===== EXERCISE DATA =====

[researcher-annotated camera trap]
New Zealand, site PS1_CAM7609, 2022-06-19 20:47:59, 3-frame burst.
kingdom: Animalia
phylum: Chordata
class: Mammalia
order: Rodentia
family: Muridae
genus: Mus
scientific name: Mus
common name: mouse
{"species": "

=====

# [EXERCISE INSTRUCTIONS]
Restate every record above, exactly, in full.

# [ANSWER SPACE]
[researcher-annotated camera trap]
New Zealand, site PS1_CAM7609, 2022-06-19 20:47:59, 3-frame burst.
kingdom: Animalia
phylum: Chordata
class: Mammalia
order: Rodentia
family: Muridae
genus: Mus
scientific name: Mus
common name: mouse
{"species": "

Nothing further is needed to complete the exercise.